Jaafari goes to Bethlehem, from where the letter was sent, searching for a fiery imam who he has come to believe indoctrinated his wife and blessed her mission. He is warned to leave. When he doesn't, he is assaulted in an alleyway, kicked and punched, left for dead.
The next day, he is taken-by circuitous routes, and after being searched for planted tracking devices-to a house where a young man of barely thirty receives him. The man, whose name we never learn, is some sort of leader of the intifada. He begins by apologizing for Jaafari's beating the previous evening, but chillingly notes, "‘Others before you have not gotten off so cheaply.'"
Jaafari is filled with rage, jabs his finger in the man's chest, talks so close to the man's face that his saliva sprays on it. "‘It makes me very angry to think that she preferred a set of fundamentalists to me.'" (There is an element to Jaafari's anger that is highly personal: how could his wife have kept all this from him, her husband?)
"‘My wife was an Islamist? . . . I can't get this through my head,'" he says. "‘She was a woman of her time. She liked to travel, she liked to swim, she liked sipping her lemonade on the terraces outside the shops, and she was too proud of her hair to hide it under a head scarf. What tales did you tell her? How did you make a monster, a terrorist, a suicidal fundamentalist out of a woman who couldn't bear to hear a puppy whine?'"
The leader explains the differences between Islamists-political activists who want a theocratic state-and fundamentalists-extremist jihadists who dream of a caliphate from Morocco to Indonesia. It is a paragraph that Westerners who are trying to understand Islam, rather than rely on knee-jerk generalizations, would do well to memorize.

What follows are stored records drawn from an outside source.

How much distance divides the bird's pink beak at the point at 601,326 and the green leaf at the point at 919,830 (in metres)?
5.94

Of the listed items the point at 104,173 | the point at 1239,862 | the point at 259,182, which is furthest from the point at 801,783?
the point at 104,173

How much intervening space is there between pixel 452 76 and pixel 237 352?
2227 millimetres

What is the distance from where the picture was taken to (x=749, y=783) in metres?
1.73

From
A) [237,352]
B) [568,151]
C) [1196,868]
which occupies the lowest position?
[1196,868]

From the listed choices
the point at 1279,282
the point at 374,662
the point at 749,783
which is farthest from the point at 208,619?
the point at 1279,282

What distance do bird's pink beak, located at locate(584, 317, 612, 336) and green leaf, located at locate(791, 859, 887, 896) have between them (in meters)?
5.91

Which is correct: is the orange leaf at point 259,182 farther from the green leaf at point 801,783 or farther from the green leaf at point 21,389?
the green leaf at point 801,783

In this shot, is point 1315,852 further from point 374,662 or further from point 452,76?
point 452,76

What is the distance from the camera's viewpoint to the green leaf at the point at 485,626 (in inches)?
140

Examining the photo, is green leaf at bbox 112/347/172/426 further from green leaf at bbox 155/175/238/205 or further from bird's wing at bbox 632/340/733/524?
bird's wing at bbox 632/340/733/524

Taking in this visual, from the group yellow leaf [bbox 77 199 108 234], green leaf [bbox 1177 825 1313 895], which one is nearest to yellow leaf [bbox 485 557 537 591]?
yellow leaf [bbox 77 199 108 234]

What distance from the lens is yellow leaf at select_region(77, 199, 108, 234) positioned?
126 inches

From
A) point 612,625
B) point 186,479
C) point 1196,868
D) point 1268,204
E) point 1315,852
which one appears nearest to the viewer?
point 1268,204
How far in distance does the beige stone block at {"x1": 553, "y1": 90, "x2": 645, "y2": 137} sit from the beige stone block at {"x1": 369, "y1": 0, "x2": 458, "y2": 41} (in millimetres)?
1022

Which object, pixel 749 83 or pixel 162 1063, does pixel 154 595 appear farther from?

"‘We're not Islamists, Dr. Jaafari, and we're not fundamentalists, either,'" the leader explains. "‘We are only the children of a ravaged, despised people, fighting with whatever means we can to recover our homeland and our dignity.'"
"‘I want to know everything. I want to know the whole truth,'" Jaafari says.
"‘Which truth? Hers or yours?'" the leader asks. This is the truth for his people, the reality for Palestinians:
"We spend our evenings gathering our dead and our mornings burying them. Our homeland is violated right and left, our children can't remember what the word school means, and our daughters have no more dreams, because their Prince Charmings choose to court the Intifada instead. Our cities are being buried by machines on caterpillar tracks, our patron saints don't know which way to turn, and you, simply because you're nice and warm in your golden cage, refuse to see the inferno consuming us. It's your right, after all. Everyone steers his ship as he thinks fit. But please don't come here asking questions about those who are sickened by your apathy and your selfishness and do not hesitate to give their lives to wake you up. Your wife died for your redemption, Mr. Jaafari."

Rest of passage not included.